Government and civil leaders responded with great sorrow to the passing of President Marion G. Romney, whom they said was a man loved by everyone who knew him.
Gov. Norm Bangerter met President Romney in September of 1967 when President Romney reorganized the Granger LDS Stake presidency."I had the privilege of having two interviews with him that day - one asking for my recommendations for a new stake president, and second when he privately called me to that assignment," Bangerter said.
"He was a man of great warmth, love, kindness and patience. I had the privilege over the years of knowing him even more personally and he has been one of the great examples in my life. I express to his family my deep sympathy in their personal loss and share with them many fond and endearing memories of this great man who, most of all, was human and fun."
Lt. Gov. W. Val Oveson also expressed sadness over the death of President Romney.
"He was a tremendous leader in our community who has a tremendous record of service, both in government and religious positions. We wish his family the very best."
Former governor Scott M. Matheson fondly recalled "a long and very gratifying association with him. I not only knew him well, he was a cousin of mine."
Matheson said President Romney's mother and his grandmother were half-sisters. He affectionately recalls his relationship with his cousin.
When running for governor in 1976, Matheson attended an event where President Romney was in the receiving line. The church official greeted his cousin warmly, with this remark: "I want everyone to know I am supporting my cousin for governor."
Vern Romney, Matheson's Republican opponent, was also President Romney's cousin.
"He has been a great inspiration to me," Matheson said. "His passing will be mourned by all of us. I extend my sympathy to his family. We certainly will miss him."
Sen. Orrin Hatch, R-Utah, said, "Marion G. Romney was not only a great church leader but a particularly outstanding community leader. He was a tremendous moral force in the community.
"He will be greatly missed, although he is released from a period of incapacitation, which I am sure was a tremendous source of frustration for him."
Rep. Jim Hansen, R-Utah, recalled that, when he was a boy, President Romney was his bishop in the old Salt Lake City 33rd Ward. "I remember distinctly him sitting in our home talking to us. I remember how impressed we were that this man we held in great respect would come and talk to us. He had a delightful, dry twinkling sense of humor."
Hansen said that in later years he was impressed with President Romney's "tremendous understanding of the Book of Mormon."
"I don't know of a man outside of (former LDS Church President) Harold B. Lee who had a better handle on welfare issues. President Romney was `Mr. Welfare' to many of us who served as church leaders under him," he added.
Rep. Wayne Owens, D-Utah, said he knew and loved President Romney since he helped host him during a visit to France when Owens was a young missionary.

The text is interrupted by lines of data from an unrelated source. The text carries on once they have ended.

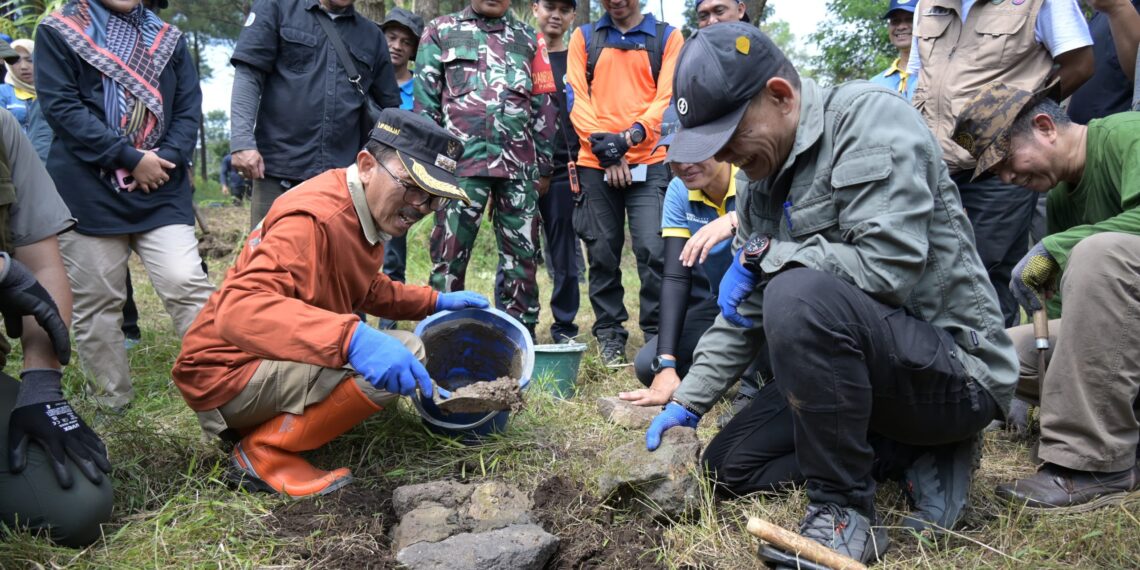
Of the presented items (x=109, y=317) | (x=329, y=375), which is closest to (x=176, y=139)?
(x=109, y=317)

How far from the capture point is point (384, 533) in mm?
2385

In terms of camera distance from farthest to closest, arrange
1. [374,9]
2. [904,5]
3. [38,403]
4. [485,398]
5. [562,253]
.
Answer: [374,9] → [562,253] → [904,5] → [485,398] → [38,403]

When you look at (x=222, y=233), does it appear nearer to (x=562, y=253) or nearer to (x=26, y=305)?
(x=562, y=253)

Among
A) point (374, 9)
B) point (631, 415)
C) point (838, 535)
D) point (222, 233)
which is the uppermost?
point (374, 9)

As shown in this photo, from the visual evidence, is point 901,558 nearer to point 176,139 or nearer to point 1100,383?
point 1100,383

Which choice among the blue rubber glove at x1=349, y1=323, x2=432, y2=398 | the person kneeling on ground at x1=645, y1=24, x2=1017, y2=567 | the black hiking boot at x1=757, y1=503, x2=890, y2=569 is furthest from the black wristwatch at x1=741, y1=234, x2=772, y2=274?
the blue rubber glove at x1=349, y1=323, x2=432, y2=398

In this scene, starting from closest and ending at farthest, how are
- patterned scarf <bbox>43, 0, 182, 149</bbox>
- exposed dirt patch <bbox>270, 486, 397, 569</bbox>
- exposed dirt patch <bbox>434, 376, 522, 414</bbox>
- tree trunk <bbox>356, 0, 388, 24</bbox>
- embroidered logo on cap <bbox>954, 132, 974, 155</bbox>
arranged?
1. exposed dirt patch <bbox>270, 486, 397, 569</bbox>
2. exposed dirt patch <bbox>434, 376, 522, 414</bbox>
3. embroidered logo on cap <bbox>954, 132, 974, 155</bbox>
4. patterned scarf <bbox>43, 0, 182, 149</bbox>
5. tree trunk <bbox>356, 0, 388, 24</bbox>

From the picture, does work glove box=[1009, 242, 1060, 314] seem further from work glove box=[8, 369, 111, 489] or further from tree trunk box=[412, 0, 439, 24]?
tree trunk box=[412, 0, 439, 24]

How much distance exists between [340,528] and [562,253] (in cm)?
284

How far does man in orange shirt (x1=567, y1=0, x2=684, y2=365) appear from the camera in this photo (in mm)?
4344

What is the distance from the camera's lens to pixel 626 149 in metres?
4.26

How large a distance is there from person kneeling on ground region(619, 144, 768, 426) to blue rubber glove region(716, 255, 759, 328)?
2.27 feet

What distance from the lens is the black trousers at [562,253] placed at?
4.76 metres

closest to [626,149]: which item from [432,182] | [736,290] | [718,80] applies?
[432,182]
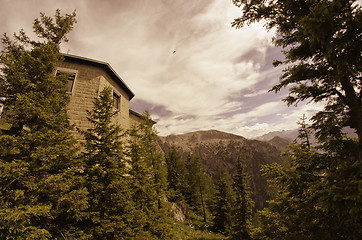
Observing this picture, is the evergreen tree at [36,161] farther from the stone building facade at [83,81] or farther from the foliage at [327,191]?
the foliage at [327,191]

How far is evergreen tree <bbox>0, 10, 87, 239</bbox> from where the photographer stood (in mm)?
5305

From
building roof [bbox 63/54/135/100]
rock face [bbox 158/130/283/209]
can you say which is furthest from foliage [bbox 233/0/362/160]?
rock face [bbox 158/130/283/209]

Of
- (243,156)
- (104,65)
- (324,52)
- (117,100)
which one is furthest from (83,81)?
(243,156)

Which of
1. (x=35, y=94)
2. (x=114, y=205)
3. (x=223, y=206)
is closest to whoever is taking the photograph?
(x=35, y=94)

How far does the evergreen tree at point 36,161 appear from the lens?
5305mm

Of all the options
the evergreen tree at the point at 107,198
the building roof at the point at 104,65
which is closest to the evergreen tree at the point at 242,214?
the evergreen tree at the point at 107,198

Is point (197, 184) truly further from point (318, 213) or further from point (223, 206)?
point (318, 213)

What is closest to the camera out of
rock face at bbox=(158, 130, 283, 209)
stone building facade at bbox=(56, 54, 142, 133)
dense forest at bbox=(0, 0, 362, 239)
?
dense forest at bbox=(0, 0, 362, 239)

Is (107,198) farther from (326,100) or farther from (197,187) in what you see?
(197,187)

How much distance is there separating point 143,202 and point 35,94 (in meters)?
9.15

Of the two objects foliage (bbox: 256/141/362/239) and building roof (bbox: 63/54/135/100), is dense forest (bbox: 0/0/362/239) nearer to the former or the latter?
foliage (bbox: 256/141/362/239)

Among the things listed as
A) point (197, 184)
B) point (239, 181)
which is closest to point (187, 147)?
point (197, 184)

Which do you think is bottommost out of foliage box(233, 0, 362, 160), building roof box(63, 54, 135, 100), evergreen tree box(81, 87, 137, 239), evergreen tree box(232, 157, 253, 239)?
evergreen tree box(232, 157, 253, 239)

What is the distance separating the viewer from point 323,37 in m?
3.88
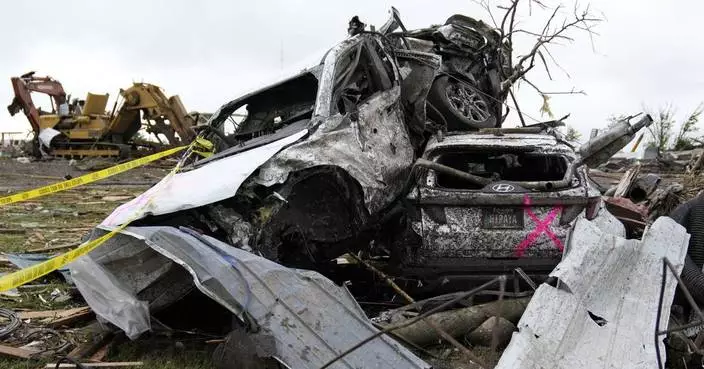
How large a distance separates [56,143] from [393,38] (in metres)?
18.6

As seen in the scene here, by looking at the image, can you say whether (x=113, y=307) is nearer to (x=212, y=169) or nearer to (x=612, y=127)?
(x=212, y=169)

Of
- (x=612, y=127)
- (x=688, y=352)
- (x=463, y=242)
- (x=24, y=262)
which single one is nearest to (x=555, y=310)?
(x=688, y=352)

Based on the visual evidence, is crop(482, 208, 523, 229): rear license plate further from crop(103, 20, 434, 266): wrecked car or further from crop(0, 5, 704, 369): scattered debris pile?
crop(103, 20, 434, 266): wrecked car

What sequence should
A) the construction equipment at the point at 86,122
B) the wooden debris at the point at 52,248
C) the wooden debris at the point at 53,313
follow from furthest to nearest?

"He was a man who never forgot anyone or anything," Owens said. "I think his leadership on welfare issues in showing how principles of charity could be applied is unsurpassed in the church or the country. And his great spiritual leadership was key in the church for four decades."
Salt Lake City Mayor Palmer DePaulis said, "The Church of Jesus Christ of Latter-day Saints has lost a great leader in Marion G. Romney. All of us, regardless of our religious persuasion, have lost a wonderful role model. He was a good and great man, and his presence will be sorely missed."
Former Gov. Calvin L. Rampton, too, was sadden by President Romney's passing. "I have known President Romney since I was a law school student and he was assistant district attorney. He taught some classes at that time," Rampton recalled.
" During the years I served as governor and he was an apostle and a member of the First Presidency, we worked together closely," he reflected. "He was a warm and caring person and everyone who knew him loved him very much."
Salt Lake County Commission Chairman Bart Barker said, "President Romney has always been a source of doctrinal information for members of The Church of Jesus Christ of Latter-day Saints and he's had a very strong testimony that has strengthened church members.
"He was always a scriptorian and he used the scriptures to explain doctrines that were difficult to understand," Barker said. "He will be missed."